-------- Data supplied --------

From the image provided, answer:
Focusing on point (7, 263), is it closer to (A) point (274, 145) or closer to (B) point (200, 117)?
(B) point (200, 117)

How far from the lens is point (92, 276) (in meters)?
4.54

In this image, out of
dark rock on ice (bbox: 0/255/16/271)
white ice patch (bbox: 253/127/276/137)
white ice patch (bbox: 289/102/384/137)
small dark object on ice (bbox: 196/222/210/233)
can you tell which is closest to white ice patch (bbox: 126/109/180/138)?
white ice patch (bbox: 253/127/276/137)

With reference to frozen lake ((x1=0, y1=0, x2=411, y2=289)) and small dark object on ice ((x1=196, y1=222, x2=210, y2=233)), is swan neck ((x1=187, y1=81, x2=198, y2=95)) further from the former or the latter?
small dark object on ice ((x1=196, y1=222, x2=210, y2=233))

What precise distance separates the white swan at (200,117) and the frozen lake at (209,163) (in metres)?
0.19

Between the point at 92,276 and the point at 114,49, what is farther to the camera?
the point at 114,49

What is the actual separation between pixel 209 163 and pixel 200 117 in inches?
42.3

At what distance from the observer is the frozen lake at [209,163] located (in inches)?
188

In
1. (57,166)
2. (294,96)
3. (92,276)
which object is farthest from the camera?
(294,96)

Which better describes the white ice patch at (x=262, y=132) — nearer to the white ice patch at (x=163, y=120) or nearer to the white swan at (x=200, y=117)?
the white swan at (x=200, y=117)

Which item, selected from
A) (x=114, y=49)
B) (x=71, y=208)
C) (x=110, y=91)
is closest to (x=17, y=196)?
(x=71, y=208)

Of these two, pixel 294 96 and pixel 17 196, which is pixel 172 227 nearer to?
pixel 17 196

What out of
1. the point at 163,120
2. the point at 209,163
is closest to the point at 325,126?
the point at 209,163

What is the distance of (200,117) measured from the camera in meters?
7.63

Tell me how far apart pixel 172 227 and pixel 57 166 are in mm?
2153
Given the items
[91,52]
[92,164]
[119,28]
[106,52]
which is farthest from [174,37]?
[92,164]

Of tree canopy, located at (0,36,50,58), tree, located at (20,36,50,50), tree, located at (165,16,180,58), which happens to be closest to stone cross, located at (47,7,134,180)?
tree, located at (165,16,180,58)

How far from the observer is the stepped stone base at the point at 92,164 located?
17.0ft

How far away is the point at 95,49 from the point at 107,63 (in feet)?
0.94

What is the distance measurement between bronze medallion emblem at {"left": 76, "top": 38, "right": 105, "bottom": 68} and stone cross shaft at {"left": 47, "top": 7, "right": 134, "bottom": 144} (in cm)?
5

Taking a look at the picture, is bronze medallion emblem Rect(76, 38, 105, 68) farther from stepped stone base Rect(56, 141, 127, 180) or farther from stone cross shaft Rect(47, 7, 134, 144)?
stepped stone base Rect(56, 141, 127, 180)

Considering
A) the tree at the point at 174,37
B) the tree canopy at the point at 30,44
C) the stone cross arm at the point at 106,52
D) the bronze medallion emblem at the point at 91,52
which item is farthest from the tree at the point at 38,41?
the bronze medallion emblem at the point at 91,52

--------
-------- Data supplied --------

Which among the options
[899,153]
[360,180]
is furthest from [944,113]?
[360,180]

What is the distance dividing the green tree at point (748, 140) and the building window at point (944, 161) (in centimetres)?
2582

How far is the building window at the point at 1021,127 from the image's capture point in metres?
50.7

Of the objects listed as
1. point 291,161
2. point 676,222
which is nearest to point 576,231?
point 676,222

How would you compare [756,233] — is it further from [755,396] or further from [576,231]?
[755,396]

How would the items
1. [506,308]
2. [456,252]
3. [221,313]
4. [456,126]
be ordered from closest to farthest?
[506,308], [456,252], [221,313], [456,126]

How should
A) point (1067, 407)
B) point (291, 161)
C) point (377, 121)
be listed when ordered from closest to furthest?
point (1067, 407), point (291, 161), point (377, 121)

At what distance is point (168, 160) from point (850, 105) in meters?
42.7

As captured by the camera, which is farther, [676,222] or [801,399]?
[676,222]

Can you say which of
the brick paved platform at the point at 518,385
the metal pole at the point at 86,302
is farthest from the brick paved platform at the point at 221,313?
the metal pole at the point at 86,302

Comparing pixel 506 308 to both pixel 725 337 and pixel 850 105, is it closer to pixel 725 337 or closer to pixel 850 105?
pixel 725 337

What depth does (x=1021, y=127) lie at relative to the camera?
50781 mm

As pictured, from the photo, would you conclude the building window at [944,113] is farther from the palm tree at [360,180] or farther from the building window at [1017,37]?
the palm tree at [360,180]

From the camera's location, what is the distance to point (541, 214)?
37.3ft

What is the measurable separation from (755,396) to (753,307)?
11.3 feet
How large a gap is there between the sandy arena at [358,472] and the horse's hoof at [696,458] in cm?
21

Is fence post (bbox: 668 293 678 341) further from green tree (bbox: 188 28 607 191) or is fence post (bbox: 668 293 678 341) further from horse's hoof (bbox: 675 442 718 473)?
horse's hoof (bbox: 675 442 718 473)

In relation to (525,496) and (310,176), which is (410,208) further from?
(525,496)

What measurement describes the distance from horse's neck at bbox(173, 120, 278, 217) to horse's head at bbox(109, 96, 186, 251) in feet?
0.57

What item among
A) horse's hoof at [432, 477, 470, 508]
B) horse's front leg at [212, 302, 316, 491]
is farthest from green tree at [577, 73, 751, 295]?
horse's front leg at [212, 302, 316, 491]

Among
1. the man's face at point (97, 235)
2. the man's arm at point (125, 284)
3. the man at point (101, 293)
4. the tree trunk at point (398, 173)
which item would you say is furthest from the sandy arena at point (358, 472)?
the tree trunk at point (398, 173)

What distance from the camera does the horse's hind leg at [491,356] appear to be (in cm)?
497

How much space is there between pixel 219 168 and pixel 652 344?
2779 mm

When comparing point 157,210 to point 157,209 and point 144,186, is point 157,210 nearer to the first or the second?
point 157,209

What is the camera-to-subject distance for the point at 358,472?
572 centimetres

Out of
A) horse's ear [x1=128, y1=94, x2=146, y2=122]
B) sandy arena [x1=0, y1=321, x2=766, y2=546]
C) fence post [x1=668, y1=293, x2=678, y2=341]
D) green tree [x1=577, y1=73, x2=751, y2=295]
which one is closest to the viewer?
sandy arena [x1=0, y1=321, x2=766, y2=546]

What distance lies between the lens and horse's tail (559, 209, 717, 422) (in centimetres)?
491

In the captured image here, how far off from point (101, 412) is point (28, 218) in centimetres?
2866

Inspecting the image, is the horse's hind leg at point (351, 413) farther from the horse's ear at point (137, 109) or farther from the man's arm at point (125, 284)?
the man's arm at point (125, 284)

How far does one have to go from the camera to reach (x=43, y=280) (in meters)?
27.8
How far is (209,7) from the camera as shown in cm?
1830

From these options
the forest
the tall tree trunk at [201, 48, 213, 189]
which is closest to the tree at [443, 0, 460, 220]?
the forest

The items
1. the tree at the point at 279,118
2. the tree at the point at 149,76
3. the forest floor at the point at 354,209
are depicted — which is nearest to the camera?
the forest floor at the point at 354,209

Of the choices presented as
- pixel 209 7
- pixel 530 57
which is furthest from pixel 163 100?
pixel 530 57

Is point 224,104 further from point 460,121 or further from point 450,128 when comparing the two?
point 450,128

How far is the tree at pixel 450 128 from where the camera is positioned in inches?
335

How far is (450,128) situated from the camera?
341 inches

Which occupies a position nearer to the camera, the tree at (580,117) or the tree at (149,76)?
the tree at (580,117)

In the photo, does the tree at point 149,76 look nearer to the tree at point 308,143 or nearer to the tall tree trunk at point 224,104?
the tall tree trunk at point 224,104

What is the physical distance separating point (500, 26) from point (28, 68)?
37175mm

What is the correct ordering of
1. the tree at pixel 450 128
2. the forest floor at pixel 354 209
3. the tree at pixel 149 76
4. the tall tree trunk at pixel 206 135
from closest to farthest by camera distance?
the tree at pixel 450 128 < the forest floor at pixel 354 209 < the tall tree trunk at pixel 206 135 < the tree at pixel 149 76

--------

| Given problem |
Please report how many lines in the material above contain the string "captured", with case taken into account. Reply with the number alone.

| Response |
2